It is remarked that highway bridge management’s techniques is reactive in nature: a visible possible
symptom is reserved or known issue identified prior to commencing an active search for defects.
Network Rail

The owner and maintainer of bridges on the British heavy rail network, Network Rail, operates
inspections similar to the highways’ authorities’ inspections:

• Routine examination: annual and visual only from ground level.


• Detailed examination: typically once every six years, though may be between one and 18 years
based on a risk based approach. Access to within touching distance.

Under this regime, it would not be usual practice to expose hidden components. Following the collapse of
the Stewarton Bridge in 2009, Network Rail reviewed their inspection approach to incorporate hidden
critical elements (HCE). This interesting, proactive work is detailed in the upcoming CIRIA guidance and
has resulted in intrusive inspection to approximately 4000 bridge spans. This has led to a programme of
works, including bridge replacement and strengthening (Figure 5). HCE examination has now entered the
regular cycle of bridge inspections.

Fig. 5 Whilst ballast retention plates had


been provided at Southend High Street,
they were lidded. During a HCE
inspection lids were removed exposing
extensive corrosion. Here, maintenance
painting appears to have been carried out
only to the top of ballast plate level. This
bridge was replaced.

Legislative, contractual and code of practice requirements

In the UK, the Health & Safety at Work etc Act (1974) is the main statutory instrument that affects
incorporation or otherwise of hidden components in bridgeworks. By implementation of the Act in CDM
regulations, the designer has a duty (amongst others) to eliminate, reduce or control foreseeable risks that
may arise during maintenance and use of a bridge once it is built. As the upcoming CIRIA report
demonstrates through its body of references and case studies, there are identifiable risks posed by
defective hidden components. A practicing designer should hence be able to foresee such risks and
manage them appropriately in accordance with CDM. The designer’s risk register is typically the key
document in which this process is recorded. CDM’s requirements for as-built records are also important
in identifying possible areas for hidden defects in the future without resorting to intrusive investigation to
prove material types, look for hidden components etc.

Design basis documents (Approval in Principle (AIP) documents) are a good place to record the hidden
defect risk mitigation approach to be made in detailed design. Whilst the AIP is often appended to a
contract, it is suggested that specific requirements for the avoidance of hidden components and, where
present, suitable efforts to mitigate the residual risk posed, are specified by the bridge procurer at the
earliest possible stage in design. Consideration of this important aspect may prove critical when choosing
between possible options, not just in forming of the final bridge at detailed design stage.

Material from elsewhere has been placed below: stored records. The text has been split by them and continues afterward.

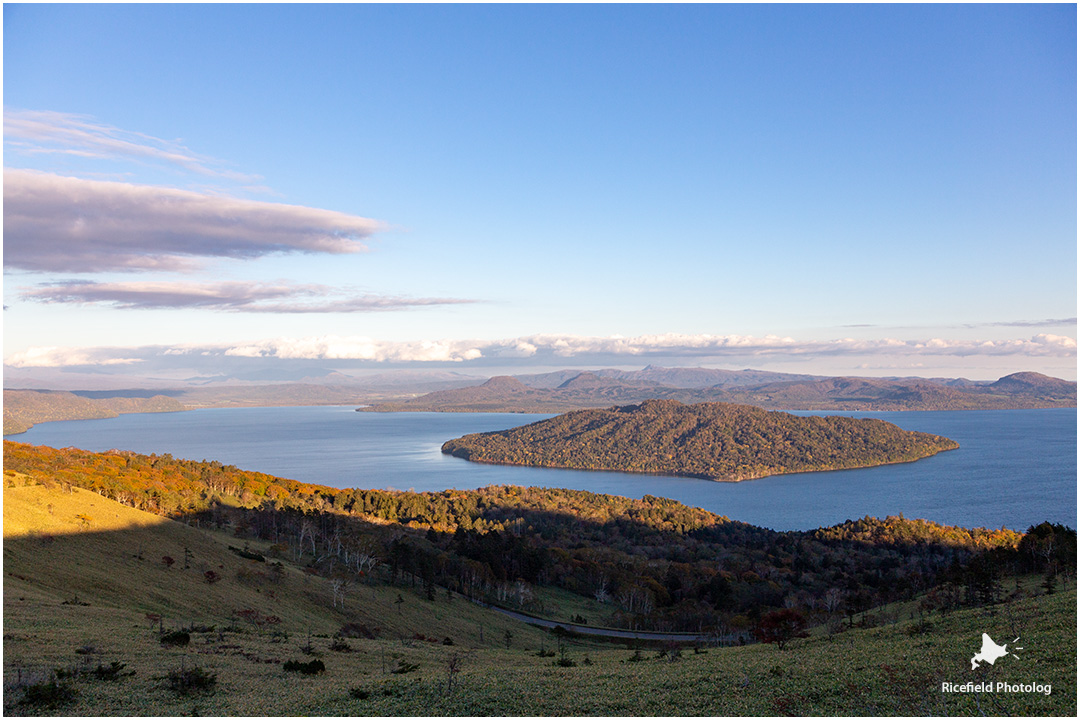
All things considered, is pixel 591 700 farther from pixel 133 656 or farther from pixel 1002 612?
pixel 1002 612

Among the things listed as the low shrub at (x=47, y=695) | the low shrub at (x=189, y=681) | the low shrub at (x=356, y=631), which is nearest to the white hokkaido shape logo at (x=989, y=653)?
the low shrub at (x=189, y=681)

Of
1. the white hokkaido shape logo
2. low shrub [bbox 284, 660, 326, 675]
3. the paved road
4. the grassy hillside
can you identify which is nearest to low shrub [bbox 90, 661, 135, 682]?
the grassy hillside

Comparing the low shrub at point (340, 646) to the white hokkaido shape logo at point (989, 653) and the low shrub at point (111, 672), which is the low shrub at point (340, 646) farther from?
the white hokkaido shape logo at point (989, 653)

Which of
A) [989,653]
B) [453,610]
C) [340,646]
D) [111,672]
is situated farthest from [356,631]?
[989,653]

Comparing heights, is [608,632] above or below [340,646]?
below

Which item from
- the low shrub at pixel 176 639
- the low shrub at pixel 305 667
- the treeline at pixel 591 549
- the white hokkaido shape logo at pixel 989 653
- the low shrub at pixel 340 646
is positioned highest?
the white hokkaido shape logo at pixel 989 653

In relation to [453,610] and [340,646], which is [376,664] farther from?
[453,610]
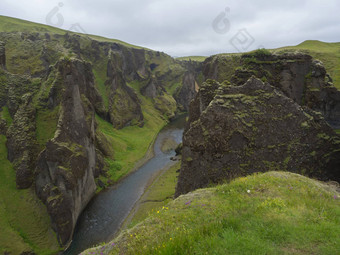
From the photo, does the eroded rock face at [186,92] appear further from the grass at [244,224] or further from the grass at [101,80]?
the grass at [244,224]

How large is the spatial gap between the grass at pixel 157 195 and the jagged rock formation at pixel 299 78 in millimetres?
25001

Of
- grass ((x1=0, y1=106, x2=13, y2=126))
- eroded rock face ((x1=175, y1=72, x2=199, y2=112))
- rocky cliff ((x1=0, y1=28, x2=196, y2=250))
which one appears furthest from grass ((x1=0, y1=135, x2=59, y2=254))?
eroded rock face ((x1=175, y1=72, x2=199, y2=112))

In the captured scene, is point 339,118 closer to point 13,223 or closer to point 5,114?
point 13,223

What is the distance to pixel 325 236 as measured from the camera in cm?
819

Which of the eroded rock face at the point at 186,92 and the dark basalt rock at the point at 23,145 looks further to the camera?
the eroded rock face at the point at 186,92

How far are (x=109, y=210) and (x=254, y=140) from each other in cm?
3105

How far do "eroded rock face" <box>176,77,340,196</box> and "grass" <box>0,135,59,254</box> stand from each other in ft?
71.6

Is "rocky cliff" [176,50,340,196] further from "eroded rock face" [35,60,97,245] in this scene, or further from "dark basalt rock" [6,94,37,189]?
"dark basalt rock" [6,94,37,189]

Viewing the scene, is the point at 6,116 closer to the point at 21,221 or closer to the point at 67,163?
the point at 67,163

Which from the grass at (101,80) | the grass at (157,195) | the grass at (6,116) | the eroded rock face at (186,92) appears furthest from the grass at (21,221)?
the eroded rock face at (186,92)

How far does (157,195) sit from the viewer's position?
44000 millimetres

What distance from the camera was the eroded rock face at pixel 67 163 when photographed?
3294cm

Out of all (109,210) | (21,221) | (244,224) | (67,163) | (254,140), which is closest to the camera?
(244,224)

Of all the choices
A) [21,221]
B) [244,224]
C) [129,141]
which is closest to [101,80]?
[129,141]
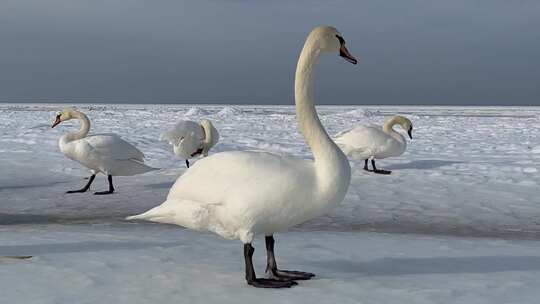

Contemporary design practice is to Eurocode. The Eurocode contains a general approach with the option
on selected items for Nationally Determined Parameters. The accompanying UK National Annex (NA)
for each Eurocode standard records this national choice. The Eurocode suite contains no specific
requirement for the avoidance or otherwise of hidden defects though certain parts of the background
document BS EN 1990 could be interpreted as being applicable. Where explicit reference to particular
hidden defects existed in pre-Eurocode BS 5400 practice, the UK NA typically reproduces these
requirements. In summary, it is not felt compliance with codes of practice necessarily is evidence that
efforts to mitigate risk posed by hidden defects have been made.

DEFINING HIDDEN

In a bridge, a hidden component is an element that would not usually be visually inspected as part of a
principal inspection i.e. to within touching distance using normal inspection techniques such as visual
techniques and hammer tapping.

The CIRIA report goes further than physically obscured bridge areas by stating that shortcomings in
inspection quality may lead to a component being to extent hidden. There may be very good reasosn for
this. For example, an element may be inaccessible at the time of inspection e.g. water levels preventing
access to a bridge pier. Whilst bridge inspectors generally do an excellent job, unfortunately poor
practices including inaccurate recording and low levels of detail are regularly found.

PROPOSED METHOD OF MANAGING HIDDEN DEFECTS


Understanding risk
The upcoming CIRIA report provides detailed guidance, largely based on features

REGULAR REVIEW
the approach taken by Network Rail post-Stewarton, on how a bridge
owner / operator / maintainer can manage the risk posed by hidden
defects to their portfolio of bridges. There are three stages, summarised in Implementing a
targeted inspection
Figure 6. regime

Understanding risk features


Evaluation and
It is anticipated that the vast majority of UK bridge owners already have intervention
a bridge management system from which the task of identifying at-risk
structures can commence. Each bridge portfolio managed will be distinct, Fig. 6 Simplified flow
though there is likely to be common features that can be used to chart of suggested
streamline management. Following identification of all bridges, hidden process for managing
components should be grouped. In general terms, the criticality of these hidden defects.
components can be ranked to assist in prioritising works.

Implementing a targeted inspection regime

Structure-by-structure, hidden components are identified by desk study. Inspections can commence. It is
anticipated that this stage will identify further hidden components.

Evaluation and intervention

As in any bridge management regime, high quality inspections are only of value if they are accurately
interpreted and remedial works enacted upon. This stage of bridge management is generally well recorded
in existing guidance. Accurate interpretation may include consideration of how the identified condition of
the hidden element effects bridge capacity: numerical assessment may be required. Then, if unacceptable
risk remains, remedial works would follow that may include:

• Monitoring
• Load restrictions
• Further numerical assessment
• Component replacement
• Alternative load path provision
• Strengthening
• Bridge replacement
• Updating of emergency plans

Regular review

Risk posed by a hidden defect may change over time due to:

• Condition degradation
• Load changes
• Changes in load path
• Developments in structural understanding
• Cultural change in risk perception

It is hence vital that once the hidden defects programme is set up, it is regularly reviewed. This should
include incorporation of intrusive works to hidden areas as part of the established inspection regime.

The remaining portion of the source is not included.